Quando o recém-fundado AfD disputou as eleições de 2013, baseado exclusivamente numa plataforma anti-Euro, ele conseguiu 4.7% dos votos, faltando-lhe 0.3% para entrar no parlamento. Dois anos depois, durante as eleições europeias de 2014, o partido desenvolveu mais a fundo seu programa. Defendeu a energia nucelar, combateu o casamento igualitário e surfou na islamofobia; sua votação superou 7%.

Uma das razões por detrás do sucesso do AfD tem sido sua capacidade de adotar um discurso com contornos democráticos na crítica ao Euro. Ao contrário da França², nunca houve um referendo na Alemanha sobre o tema. Para Luke, procedimentos como estes fazem da AfD um polo de resistência democrática ao Euro, assemelhando-o aos que outrora resistiram ao nazismo

“O AfD tem se provado particularmente capaz, por enquanto, de se colocar a direita do CDU sem cair no pântano do neo-nazismo e dos populistas de cervejaria. Ele tem conquistado eleitores da direita assim como da esquerda, mas seu eixo de aglutinação obvio são os conservadores desiludidos, o nacionalismo alemão e a extrema direita órfã.” (HOCKENOS, 2015)

* **LINHAS DE DADOS**
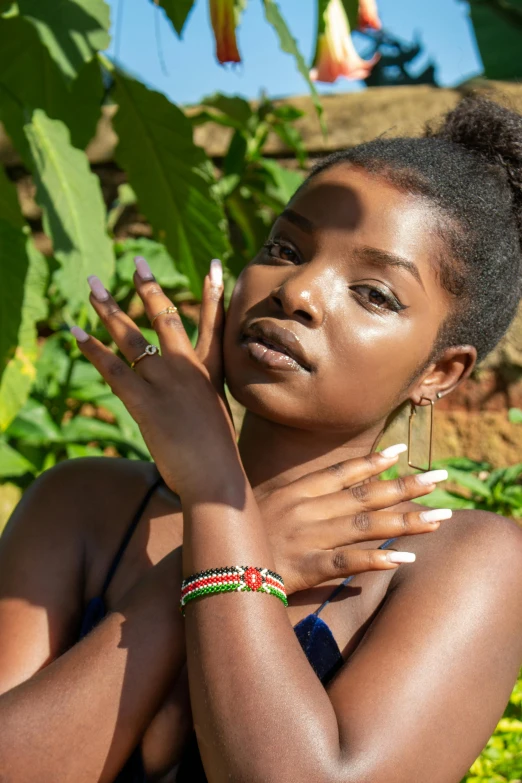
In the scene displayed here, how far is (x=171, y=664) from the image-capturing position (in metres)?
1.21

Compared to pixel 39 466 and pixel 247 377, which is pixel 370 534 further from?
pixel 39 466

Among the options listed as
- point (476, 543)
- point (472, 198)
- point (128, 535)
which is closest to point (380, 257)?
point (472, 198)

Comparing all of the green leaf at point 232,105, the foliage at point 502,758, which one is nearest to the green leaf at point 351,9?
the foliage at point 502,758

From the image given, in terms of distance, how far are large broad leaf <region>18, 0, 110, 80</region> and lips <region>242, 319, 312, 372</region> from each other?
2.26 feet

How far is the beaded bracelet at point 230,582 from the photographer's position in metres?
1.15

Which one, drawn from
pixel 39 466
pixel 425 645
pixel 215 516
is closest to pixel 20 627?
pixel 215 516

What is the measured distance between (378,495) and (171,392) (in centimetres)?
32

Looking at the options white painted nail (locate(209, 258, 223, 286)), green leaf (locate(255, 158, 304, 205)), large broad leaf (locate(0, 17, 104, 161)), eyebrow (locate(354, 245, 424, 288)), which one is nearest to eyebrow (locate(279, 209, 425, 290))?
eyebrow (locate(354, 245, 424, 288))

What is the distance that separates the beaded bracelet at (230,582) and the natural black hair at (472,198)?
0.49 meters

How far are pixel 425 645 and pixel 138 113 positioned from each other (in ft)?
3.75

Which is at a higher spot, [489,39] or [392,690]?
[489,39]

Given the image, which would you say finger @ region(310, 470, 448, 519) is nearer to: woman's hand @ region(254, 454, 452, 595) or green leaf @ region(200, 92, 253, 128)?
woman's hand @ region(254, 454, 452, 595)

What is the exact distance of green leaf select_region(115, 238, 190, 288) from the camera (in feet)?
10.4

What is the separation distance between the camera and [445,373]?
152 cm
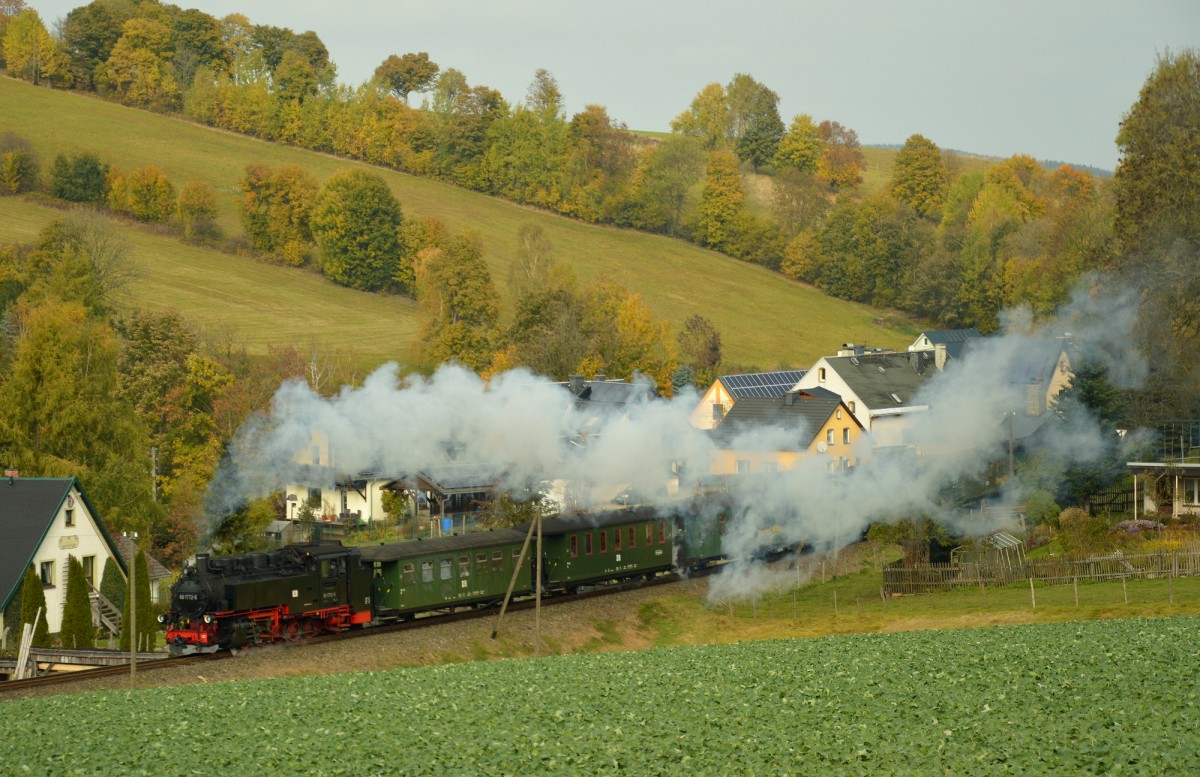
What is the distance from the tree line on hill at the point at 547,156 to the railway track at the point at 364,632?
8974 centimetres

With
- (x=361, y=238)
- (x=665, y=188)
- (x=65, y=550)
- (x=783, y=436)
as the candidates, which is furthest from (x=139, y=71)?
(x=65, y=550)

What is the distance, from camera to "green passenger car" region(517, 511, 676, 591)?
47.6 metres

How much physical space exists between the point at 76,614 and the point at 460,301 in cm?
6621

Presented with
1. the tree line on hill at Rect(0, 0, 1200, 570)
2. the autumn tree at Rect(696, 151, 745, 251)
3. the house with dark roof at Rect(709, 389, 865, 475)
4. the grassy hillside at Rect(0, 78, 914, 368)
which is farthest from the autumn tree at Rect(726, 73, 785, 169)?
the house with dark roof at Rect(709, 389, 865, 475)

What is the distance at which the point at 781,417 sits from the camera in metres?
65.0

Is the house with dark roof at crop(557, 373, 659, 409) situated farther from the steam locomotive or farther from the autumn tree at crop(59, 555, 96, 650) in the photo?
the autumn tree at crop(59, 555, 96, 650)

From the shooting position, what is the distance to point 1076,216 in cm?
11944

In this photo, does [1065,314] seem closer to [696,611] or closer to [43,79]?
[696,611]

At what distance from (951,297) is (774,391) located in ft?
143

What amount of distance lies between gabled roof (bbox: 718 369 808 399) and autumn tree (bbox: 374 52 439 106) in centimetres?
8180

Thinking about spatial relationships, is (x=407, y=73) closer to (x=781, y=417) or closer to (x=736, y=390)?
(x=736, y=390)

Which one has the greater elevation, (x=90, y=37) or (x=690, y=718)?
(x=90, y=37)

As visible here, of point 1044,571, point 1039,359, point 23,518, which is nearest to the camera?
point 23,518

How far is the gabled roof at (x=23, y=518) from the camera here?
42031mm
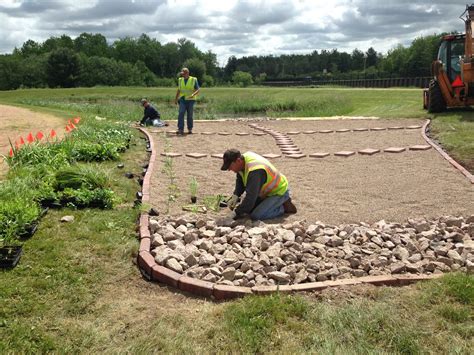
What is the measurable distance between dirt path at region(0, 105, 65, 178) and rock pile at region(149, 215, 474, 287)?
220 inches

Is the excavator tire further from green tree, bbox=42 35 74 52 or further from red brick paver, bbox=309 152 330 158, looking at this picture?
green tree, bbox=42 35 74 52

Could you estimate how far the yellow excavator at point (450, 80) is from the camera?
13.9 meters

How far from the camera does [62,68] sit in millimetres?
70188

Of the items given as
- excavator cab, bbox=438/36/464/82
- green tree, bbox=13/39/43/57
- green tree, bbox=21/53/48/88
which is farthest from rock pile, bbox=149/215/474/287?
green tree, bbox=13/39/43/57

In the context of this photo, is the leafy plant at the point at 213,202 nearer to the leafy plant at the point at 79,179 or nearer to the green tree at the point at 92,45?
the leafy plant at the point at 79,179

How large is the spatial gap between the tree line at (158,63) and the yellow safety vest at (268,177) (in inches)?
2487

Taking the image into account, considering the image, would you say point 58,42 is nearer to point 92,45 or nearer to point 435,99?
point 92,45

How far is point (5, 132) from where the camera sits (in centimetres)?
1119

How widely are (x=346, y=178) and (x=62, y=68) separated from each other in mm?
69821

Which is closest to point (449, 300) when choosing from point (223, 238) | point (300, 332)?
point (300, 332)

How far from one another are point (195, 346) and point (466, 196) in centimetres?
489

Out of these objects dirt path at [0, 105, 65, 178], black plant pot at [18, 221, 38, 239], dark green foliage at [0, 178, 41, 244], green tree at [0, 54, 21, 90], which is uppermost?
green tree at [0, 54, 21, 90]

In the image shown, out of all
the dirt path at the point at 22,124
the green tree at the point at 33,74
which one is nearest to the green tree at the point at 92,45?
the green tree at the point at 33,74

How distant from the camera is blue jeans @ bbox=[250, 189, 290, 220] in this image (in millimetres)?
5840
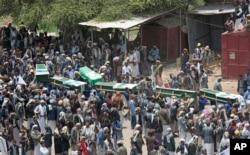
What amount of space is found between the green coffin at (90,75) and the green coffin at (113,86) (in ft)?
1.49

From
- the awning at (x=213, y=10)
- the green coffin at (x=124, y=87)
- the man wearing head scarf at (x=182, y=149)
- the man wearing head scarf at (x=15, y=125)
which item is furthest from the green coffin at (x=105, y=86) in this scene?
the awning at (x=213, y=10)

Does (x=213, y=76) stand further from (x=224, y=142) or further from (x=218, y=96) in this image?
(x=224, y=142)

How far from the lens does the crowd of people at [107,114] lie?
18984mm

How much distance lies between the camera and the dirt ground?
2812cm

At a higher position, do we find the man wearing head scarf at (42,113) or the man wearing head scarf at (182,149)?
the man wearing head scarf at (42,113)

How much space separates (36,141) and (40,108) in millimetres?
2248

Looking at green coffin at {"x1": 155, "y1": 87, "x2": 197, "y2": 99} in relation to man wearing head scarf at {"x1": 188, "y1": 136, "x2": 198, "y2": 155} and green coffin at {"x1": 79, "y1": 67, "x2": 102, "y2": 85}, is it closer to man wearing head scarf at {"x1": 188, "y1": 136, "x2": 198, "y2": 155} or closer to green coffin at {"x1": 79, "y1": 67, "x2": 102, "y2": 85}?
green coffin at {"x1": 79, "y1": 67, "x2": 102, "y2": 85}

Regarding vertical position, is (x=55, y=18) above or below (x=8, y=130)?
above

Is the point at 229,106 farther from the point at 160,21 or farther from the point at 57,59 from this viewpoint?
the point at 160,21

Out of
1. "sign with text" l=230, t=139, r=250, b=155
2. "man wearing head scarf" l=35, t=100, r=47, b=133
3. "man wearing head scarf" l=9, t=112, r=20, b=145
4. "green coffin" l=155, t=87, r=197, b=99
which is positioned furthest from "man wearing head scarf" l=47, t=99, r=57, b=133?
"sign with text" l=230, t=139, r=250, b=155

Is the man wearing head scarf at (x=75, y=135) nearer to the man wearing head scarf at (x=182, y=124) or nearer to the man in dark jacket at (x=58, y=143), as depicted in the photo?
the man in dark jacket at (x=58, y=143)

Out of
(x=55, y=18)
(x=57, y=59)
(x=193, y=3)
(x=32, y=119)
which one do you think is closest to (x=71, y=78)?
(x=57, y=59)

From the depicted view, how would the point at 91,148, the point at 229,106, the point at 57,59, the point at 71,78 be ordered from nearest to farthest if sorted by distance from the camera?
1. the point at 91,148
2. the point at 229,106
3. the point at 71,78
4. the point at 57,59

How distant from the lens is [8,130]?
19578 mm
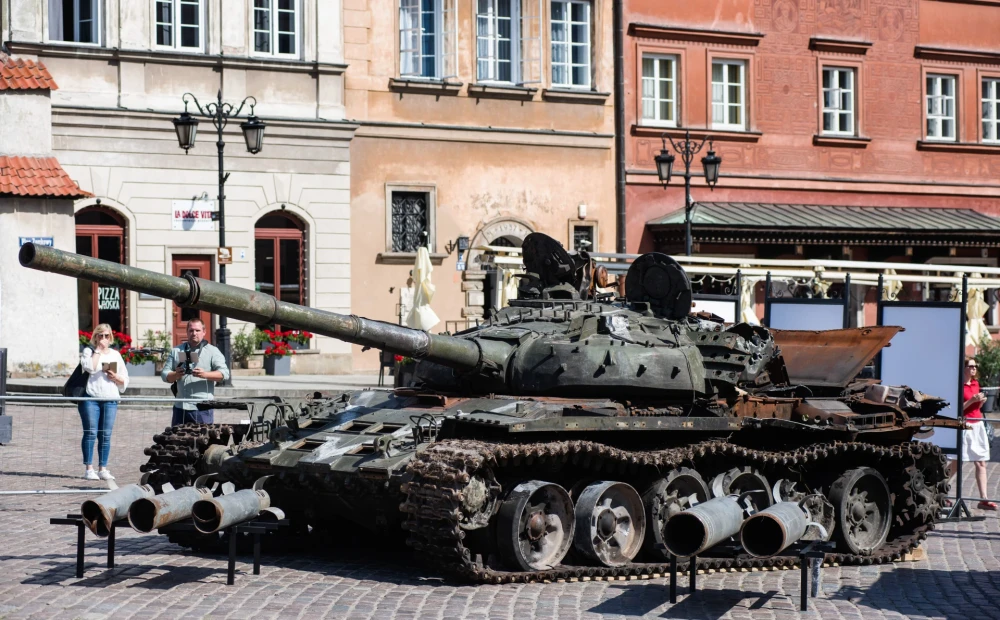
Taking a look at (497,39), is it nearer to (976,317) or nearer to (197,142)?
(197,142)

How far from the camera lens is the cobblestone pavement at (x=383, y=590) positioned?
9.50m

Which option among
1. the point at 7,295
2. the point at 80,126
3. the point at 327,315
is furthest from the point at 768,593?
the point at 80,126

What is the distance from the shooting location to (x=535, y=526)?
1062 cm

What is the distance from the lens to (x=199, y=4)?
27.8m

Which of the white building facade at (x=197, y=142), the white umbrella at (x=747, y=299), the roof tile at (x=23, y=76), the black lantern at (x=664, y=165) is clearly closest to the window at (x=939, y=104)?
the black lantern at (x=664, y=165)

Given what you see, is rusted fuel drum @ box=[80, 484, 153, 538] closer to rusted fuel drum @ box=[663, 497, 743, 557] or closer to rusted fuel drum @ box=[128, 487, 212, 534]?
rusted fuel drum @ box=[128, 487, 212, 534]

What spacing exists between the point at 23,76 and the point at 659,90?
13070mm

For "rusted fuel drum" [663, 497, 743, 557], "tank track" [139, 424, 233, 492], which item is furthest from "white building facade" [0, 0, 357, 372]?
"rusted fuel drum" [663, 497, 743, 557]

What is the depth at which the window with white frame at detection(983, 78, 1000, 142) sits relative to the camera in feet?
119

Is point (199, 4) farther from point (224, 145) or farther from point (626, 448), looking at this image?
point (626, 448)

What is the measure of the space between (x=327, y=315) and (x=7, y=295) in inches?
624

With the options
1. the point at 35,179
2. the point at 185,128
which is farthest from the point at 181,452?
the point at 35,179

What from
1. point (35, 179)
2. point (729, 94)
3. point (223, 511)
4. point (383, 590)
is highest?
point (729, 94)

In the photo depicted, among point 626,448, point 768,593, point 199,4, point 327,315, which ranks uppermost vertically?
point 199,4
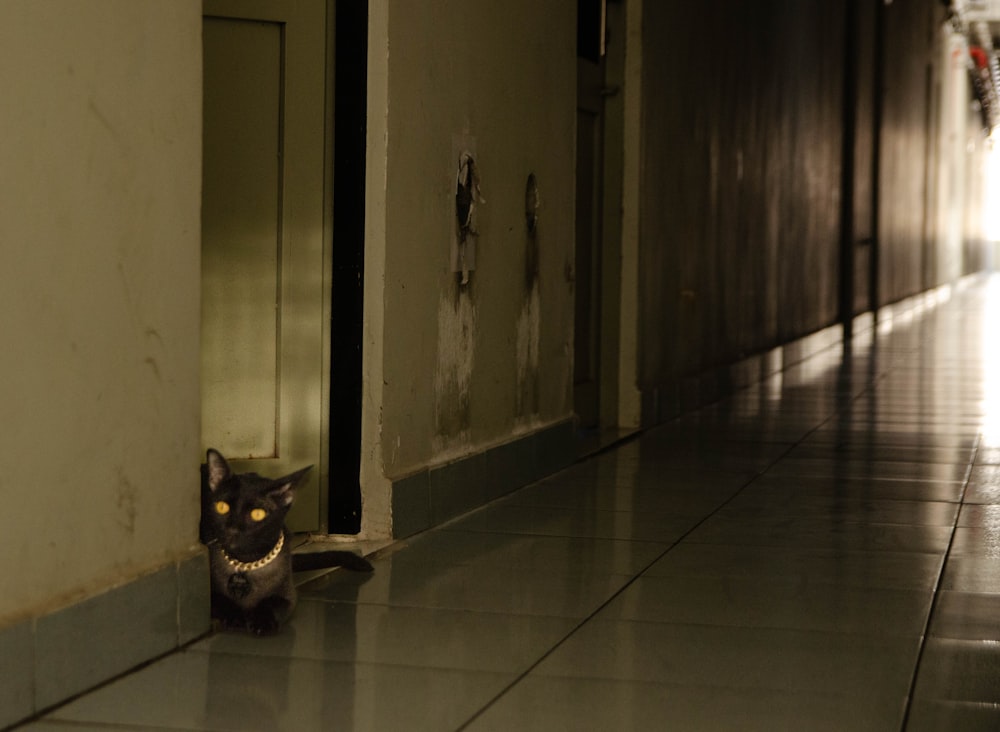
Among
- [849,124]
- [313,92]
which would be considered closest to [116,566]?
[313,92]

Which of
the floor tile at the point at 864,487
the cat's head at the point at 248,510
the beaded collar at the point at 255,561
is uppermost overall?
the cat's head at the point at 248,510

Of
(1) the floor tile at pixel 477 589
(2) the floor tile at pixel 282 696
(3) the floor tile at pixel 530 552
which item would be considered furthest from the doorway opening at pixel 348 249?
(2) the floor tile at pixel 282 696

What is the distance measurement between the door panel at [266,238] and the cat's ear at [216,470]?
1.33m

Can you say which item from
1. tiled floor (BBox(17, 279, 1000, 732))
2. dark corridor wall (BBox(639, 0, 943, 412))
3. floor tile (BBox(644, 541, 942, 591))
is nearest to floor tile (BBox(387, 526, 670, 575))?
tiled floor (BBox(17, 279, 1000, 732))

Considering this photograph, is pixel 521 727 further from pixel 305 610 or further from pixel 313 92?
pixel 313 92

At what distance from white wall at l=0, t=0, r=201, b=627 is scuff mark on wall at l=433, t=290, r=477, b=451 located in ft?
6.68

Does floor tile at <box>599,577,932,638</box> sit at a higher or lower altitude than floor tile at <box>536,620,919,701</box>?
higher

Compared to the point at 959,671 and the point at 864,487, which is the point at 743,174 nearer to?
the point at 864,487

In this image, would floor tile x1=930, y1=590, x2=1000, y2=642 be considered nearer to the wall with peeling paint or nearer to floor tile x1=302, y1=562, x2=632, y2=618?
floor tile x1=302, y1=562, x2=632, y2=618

* **O QUE FAZER**
[1] No texto sobre o AfD, reescreva o trecho de "Quando o recém-fundado" até "votação superou 7%.", inclusive, substituindo "partido" por "grupo".
[2] Segundo o texto sobre o AfD, que percentual dos votos o partido obteve nas eleições de 2013?

* **RESPOSTAS POR TAREFA**
[1]
Quando o recém-fundado AfD disputou as eleições de 2013, baseado exclusivamente numa plataforma anti-Euro, ele conseguiu 4.7% dos votos, faltando-lhe 0.3% para entrar no parlamento. Dois anos depois, durante as eleições europeias de 2014, o grupo desenvolveu mais a fundo seu programa. Defendeu a energia nucelar, combateu o casamento igualitário e surfou na islamofobia; sua votação superou 7%.

[2] 4.7% dos votos.